[Texte à lire]
=-=-=-=-=
Guy Béart, grande et vive voix de la chanson française

Le chanteur Guy Béart est décédé le 16 septembre 2015, il n’a pu être ranimé après une chute près de chez lui, à Garches (Hauts-de-Seine) alors qu’il se rendait chez le coiffeur. Le monde de la chanson lui a rendu hommage. Toute la France continuera à chanter "L’eau vive". Il se voyait comme un troubadour rêveur et n’avait qu’un seul souhait : que ses chansons demeurent dans le folklore français. "J’ai toujours voulu être un anonyme et que les œuvres survivent. C’est ce qui se passe d’ailleurs: beaucoup de gens connaissent mes chansons sans savoir que c’est moi qui les ai écrites et composées", disait l’auteur de "L’eau vive", la ballade qui l’a rendu célèbre en 1957. Des générations de Français l’ont apprise sur les bancs de l’école ou en colonie de vacances.

C’est évidemment cette ode à la liberté du chanteur aux yeux bleus (comme l’appela Juliette Gréco la première fois), que le public de l’Olympia a repris deux fois en chœur en janvier dernier lors du tout dernier concert. Un adieu à la scène en quatre heures de chansons ponctuées de duos avec sa fille, l’actrice Emmanuelle Béart et avec Julien Clerc.

Son parcours dans le paysage musical français a duré près de 60 ans, oscillant entre période de succès et longues éclipses. Il avait pris place dans le groupe des "grands B" de la chanson française avec Barbara, Brel et Brassens mais n’a pas été couronné de la même aura par les médias et la critique musicale. "J’ai toujours été très étonné que l’on parle toujours beaucoup de Brassens et de Brel, Nougaro, Gainsbourg de lui jamais. Je n’ai jamais compris ça" regrette Alain Souchon. Une querelle théologique et musicologique avec Gainsbourg sur le sujet ela chanson un art mineur ou majeure qui fut un grand moment de télévision vaudra à Guy Béart d’être taxé de grand naïf.

Né Béhart le 16 juillet 1930 au Caire, ce fils d’un expert-comptable débarque à Paris à l’âge de 17 ans, il étudie au lycée Henri IV avant de se lancer dans des études scientifiques. Jusque-là, rien ne le prédestine à la chanson. Mais à peine diplômé, l’ingénieur des Ponts et chaussées, spécialiste de l’étude des cristaux et de la fissuration du béton, refuse des propositions d’embauche et se balade entre Saint-Germain-des-Prés et la Méditerranée, guitare en bandoulière.
=-=-=-=-=
[Données d'ancrage spatial]
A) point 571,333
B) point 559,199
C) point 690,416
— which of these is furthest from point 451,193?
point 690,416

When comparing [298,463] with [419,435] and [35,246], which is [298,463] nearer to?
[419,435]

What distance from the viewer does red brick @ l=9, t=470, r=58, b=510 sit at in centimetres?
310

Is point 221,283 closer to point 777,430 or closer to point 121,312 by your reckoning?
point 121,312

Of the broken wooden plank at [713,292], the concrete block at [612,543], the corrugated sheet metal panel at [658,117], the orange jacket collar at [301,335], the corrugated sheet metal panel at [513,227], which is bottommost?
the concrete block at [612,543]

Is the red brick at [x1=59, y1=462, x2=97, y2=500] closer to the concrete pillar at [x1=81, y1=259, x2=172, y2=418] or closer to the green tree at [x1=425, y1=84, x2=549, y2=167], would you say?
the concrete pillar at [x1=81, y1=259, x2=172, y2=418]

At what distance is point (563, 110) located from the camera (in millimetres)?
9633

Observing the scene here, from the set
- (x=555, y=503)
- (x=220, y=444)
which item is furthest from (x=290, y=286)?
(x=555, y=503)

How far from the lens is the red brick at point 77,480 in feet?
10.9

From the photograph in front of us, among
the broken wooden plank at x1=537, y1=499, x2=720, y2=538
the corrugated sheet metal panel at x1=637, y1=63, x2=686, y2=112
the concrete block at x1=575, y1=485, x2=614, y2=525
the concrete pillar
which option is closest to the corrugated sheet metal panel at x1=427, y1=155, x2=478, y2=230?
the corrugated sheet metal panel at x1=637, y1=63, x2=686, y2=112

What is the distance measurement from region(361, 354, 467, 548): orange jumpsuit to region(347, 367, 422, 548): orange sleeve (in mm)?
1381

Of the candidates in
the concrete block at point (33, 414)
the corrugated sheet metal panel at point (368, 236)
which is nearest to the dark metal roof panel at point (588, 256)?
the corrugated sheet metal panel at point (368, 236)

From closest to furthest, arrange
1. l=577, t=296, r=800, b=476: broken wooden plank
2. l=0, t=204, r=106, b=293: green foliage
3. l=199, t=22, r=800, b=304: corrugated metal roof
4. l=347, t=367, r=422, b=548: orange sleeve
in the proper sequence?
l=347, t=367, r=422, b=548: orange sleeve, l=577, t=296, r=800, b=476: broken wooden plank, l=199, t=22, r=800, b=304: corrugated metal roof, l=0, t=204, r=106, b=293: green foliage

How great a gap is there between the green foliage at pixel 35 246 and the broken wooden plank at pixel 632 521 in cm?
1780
=-=-=-=-=
[Consignes et exercices]
1: D'après le texte sur Guy Béart, qu'est-ce qui a valu au chanteur d'être taxé de grand naïf ? Répondez en une à trois phrases.
2: Selon le texte sur Guy Béart, dans quelle ville le chanteur est-il né ?
3: Reprenez le texte sur Guy Béart à la suite de sa dernière phrase.

[Vos réponses]
1: Guy Béart a été taxé de grand naïf à la suite d'une querelle avec Gainsbourg, qui fut un grand moment de télévision. Ils débattaient de la question de savoir si la chanson est un art mineur ou majeur.

2: Il est né au Caire.

3:
Pendant ce parcours de troubadour, le jeune homme est copiste de musique, barman, cuisinier, professeur de géométrie, ouvrier ferrailleur… Le soir, il joue de la guitare chez Michel Valette, un vieil ami du Quartier latin, au cabaret La Colombe. Il se fait remarquer et commence à écrire des chansons pour Juliette Gréco, Yves Montand, Marie Laforêt, Dalida…

Sa rencontre avec le cinéaste François Villiers et l’écrivain Jean Giono marque un tournant dans la vie de Guy Béart qui compose la musique de leur film, "L’eau vive". Du jour au lendemain, il devient populaire. Toute la France chante "L’eau vive", comme elle fredonnera plus tard "Qu’on est bien", "Les couleurs du temps", "Il n’y a plus d’après" ou "La vérité".

Cet amoureux du verbe, auteur de plus de 200 chansons et de trois livres, a souvent chanté des textes autobiographiques n’hésitant pas à évoquer sa lutte victorieuse contre un cancer au début des années 1990. Artiste gai sans amertume, il avouait être de gauche quand il méditait mais de droite quand il agissait, et plaidait pour la tolérance: "la seule chose capable de nous sauver".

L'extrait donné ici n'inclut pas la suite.